When you’re transitioning your gender, how do people react?
With Cathy Vartuli from http://www.TheIntimacyDojo.com, Andi Cortland from http://www.LevelUpSex.com and Raj.
Cathy: When you’re transitioning gender, what are other people’s reactions when you’re in the mainstream? I’m Cathy Vartuli from http://www.TheIntimacyDojo.com.
Andi: I’m Andi Cortland from http://www.LevelUpSex.com.
Raj: I’m Raj. I’m married to Andi.
Cathy: Thanks for being here. You’re transitioning your gender?
Cathy: I’m curious for both of you. We talked about sex positive reactions in that community. How about in the mainstream, what have the reactions been when you’ve shared about this?
Andi: Do you want to start?
Raj: I think you should go.
Andi: Mostly confusion or, “Oh that’s interesting,” or, “Wait, they? How do I use they?”
Cathy: They is the pronoun …
Andi: They is the pronoun that I prefer to use, so, “Meet Andi, they’re giving a talk at this place.”
Cathy: I don’t think mainstream people are as educated. The sex positive community is very educated, but the average person out in the world is like, “What?”
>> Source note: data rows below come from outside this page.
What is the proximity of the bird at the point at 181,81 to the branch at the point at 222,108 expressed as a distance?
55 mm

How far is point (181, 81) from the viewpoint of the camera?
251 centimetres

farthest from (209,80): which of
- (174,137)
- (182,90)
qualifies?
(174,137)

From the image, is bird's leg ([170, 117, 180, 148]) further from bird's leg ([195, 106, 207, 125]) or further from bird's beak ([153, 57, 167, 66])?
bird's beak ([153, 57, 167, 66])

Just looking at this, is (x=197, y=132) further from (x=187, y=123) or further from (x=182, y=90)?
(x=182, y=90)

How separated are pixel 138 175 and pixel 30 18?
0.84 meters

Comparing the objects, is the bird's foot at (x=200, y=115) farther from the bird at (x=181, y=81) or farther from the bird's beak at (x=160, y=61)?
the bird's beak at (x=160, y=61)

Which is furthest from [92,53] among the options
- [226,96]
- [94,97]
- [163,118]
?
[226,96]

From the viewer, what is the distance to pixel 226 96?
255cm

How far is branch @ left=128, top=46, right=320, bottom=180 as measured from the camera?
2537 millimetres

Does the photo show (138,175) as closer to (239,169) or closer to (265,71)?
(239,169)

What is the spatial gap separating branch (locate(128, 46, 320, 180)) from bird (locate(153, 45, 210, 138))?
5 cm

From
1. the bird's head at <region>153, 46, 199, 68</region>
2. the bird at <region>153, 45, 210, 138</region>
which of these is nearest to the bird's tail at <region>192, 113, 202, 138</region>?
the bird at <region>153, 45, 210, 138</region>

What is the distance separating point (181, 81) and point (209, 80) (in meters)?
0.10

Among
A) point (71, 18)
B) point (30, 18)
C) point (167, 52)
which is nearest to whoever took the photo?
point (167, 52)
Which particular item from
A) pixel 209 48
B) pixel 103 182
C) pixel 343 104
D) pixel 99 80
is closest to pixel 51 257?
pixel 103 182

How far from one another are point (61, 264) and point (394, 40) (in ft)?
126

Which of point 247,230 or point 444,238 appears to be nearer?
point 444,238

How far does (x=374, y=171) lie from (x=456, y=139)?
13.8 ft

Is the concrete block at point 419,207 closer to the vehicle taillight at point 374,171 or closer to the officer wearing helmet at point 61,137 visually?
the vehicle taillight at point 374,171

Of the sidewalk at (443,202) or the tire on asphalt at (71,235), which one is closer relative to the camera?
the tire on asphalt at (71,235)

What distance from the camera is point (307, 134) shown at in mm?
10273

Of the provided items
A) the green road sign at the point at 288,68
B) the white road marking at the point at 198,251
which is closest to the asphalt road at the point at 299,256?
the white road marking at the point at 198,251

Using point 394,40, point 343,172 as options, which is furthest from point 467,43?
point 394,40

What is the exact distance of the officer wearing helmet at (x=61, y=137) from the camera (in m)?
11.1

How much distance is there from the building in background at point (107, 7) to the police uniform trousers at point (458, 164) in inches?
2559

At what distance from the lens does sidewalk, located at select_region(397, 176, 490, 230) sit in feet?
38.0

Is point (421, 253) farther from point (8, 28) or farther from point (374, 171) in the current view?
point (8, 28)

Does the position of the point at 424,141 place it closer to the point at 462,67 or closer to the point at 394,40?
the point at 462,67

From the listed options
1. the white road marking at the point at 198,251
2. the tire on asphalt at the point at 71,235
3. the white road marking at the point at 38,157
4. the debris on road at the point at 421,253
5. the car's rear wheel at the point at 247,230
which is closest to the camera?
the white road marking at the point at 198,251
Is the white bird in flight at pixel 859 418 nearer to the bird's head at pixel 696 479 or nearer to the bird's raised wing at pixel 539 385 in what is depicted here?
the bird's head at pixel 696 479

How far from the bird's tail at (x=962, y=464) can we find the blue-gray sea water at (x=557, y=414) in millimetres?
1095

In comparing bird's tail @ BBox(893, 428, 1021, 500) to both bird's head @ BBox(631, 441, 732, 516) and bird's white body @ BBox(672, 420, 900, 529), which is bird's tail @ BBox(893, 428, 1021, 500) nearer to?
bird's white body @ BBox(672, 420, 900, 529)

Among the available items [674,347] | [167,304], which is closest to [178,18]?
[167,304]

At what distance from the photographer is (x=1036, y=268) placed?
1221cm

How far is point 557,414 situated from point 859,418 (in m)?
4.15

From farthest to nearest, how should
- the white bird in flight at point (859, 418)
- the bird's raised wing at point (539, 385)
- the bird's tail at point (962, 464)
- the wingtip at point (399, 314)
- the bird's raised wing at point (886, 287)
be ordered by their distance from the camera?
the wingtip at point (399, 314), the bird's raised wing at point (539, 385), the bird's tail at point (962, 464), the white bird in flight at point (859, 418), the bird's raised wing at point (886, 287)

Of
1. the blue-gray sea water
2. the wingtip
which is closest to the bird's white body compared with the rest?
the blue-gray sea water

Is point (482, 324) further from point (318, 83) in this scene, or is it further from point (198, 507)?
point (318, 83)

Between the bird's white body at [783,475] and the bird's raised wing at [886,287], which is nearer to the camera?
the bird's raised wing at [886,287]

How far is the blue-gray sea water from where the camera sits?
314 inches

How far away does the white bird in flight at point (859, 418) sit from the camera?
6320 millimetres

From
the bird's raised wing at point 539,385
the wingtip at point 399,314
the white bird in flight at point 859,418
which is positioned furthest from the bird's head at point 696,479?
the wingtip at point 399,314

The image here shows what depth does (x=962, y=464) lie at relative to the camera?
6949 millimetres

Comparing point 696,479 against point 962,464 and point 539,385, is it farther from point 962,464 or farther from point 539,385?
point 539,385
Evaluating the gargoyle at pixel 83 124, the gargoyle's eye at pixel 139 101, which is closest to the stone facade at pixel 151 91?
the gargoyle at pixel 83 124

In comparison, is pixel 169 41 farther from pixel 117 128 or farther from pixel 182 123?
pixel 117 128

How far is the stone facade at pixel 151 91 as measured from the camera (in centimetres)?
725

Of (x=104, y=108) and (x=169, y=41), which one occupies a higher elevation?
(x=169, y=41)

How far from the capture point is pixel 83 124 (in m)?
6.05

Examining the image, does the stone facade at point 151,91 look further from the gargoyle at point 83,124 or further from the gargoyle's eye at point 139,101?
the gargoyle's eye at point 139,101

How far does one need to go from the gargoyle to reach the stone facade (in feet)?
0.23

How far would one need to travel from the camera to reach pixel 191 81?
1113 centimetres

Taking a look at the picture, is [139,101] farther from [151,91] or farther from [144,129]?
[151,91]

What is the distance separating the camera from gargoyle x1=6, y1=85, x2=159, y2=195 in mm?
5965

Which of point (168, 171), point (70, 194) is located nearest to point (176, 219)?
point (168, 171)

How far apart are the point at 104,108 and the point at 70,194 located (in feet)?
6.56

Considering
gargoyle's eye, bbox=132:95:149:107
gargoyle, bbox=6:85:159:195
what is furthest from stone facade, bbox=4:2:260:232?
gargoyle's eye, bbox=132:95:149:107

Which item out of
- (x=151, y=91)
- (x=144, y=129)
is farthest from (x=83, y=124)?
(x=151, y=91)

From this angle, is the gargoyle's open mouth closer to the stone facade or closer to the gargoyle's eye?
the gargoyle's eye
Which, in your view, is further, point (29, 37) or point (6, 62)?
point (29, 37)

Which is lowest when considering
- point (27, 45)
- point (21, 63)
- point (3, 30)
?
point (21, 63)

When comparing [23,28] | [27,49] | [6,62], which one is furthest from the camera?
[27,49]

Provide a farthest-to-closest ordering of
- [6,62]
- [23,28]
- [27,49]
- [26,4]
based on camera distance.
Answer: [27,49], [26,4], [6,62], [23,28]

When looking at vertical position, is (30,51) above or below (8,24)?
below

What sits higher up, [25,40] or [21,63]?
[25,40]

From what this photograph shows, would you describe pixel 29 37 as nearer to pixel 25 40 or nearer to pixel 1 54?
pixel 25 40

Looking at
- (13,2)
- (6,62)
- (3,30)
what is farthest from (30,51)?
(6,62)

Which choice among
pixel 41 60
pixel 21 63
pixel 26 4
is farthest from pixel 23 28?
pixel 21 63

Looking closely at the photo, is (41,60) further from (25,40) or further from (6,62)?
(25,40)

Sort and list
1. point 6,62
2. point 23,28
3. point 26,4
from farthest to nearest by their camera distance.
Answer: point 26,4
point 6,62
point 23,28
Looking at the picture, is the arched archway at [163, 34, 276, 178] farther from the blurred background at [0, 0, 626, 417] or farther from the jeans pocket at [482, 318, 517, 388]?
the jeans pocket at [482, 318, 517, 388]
Andi: Right, “Why would you want to use they? You were born a girl, right? You should use she.”
Cathy: “You kind of look like a girl.”
Andi: I look super feminine. I’m 5’1″. I have a lighter voice. I’m curvy. It’s hard to not get read as feminine, but then I don’t feel like a guy either so I’m not …
Cathy: You get to be human.
Andi: I get to be human. Exactly. I feel like a human. Just treat me like a human is what I’d like, but I think the reaction is confusion as in, “What do you mean? Are you a boy or a girl?” I just say, “No.”
Cathy: Our culture is so binary in general. You must fit into this category or this category or you don’t exist.
Andi: Exactly, but, “Hi, I exist. I love you guys, and I feel human. I don’t feel like a boy or a girl or a man or a woman.”
Cathy: I love that. Thanks for being so courageous. How about you, Raj? You shared about you’re married. Your partner is transitioning. What has been the response?
Raj: A bit of the same confusion, where it’s like, “Oh, what does that mean for your marriage? How does that work for you?” I try to answer as best as I can, but one confusion I see is that often that we … I refer to her as she instead of they because that’s the agreement we have, but people around us, our friends … It’s a crowd thing … When I’m in the crowd with them take their cues for what pronouns to use from me. That can be very confusing because then I can’t remember when to use they or she. That’s an interesting thing that I’m noticing a lot.
Cathy: In San Francisco, I think people are a little more educated than in general, but have you had people … ? I’ve heard in mainstream culture, “If the husband can’t … ” Have people asked about how it makes you feel about your masculinity or your sexuality or your identity?
Raj: That’s a hard one. Yes, we have certain expectations of what masculinity means, and sometimes it does feel like that is a little bit threatened. I’m like, “Oh, if were man enough, would that change? Would it be different?” That’s just normal, but I have to remind myself that it really has nothing to do with me or my masculinity. It’s more about just what she is and who she is as a person. It’s my responsibility to figure out who I am as a person. Both of us have to get outside of our social norms and restrictions and figure out our own identities.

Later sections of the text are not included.